Provided text:
## Start

# AAM Lisbon Poll for the craic (no opinions, just Yes or No)



## Betsy Og (2 Oct 2009)

I'll start it with 1 Yes

(is there a poll function to streamline this?)


----------



## Caveat (2 Oct 2009)

Yes.

(And yes from my wife and about 80% of my friends/colleagues too BTW)


----------



## Sylvester3 (2 Oct 2009)

Yes. Roll on Federal Europe!


----------



## Vanilla (2 Oct 2009)

Yes. ( Again).


----------



## z107 (2 Oct 2009)

No (Again)

Is this poll legal?


----------



## Phibbleberry (2 Oct 2009)

Yes..no...yes..AHHH!     Leaning yes, still need to be pushed over..!


----------



## Vanilla (2 Oct 2009)

umop3p!sdn said:


> No (Again)
> 
> Is this poll legal?


 
It is, yes. And I'm now officially keeping an eye on you, so watch it.


----------



## Pique318 (2 Oct 2009)

Yes.

## End

Task 1:
Using the Lisbon poll thread, answer:
(a) What did Sylvester3 write after voting Yes?
(b) What question did z107 ask after voting No?
(c) About what percentage of Caveat's friends and colleagues does Caveat say also said yes?
Task 2:
Copy out the stretch of the Lisbon poll thread from "## z107 (2 Oct" through "be pushed over..!".
The material that follows has no connection to the Lisbon poll thread.

Supplied data:

## Start

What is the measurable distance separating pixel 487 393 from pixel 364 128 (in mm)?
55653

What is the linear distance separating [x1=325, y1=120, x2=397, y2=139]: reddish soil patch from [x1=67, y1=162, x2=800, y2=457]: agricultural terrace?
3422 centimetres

## End

Written response 1:
(a) "Roll on Federal Europe!"
(b) "Is this poll legal?"
(c) About 80%.

Written response 2:
## z107 (2 Oct 2009)

No (Again)

Is this poll legal?


----------



## Phibbleberry (2 Oct 2009)

Yes..no...yes..AHHH!     Leaning yes, still need to be pushed over..!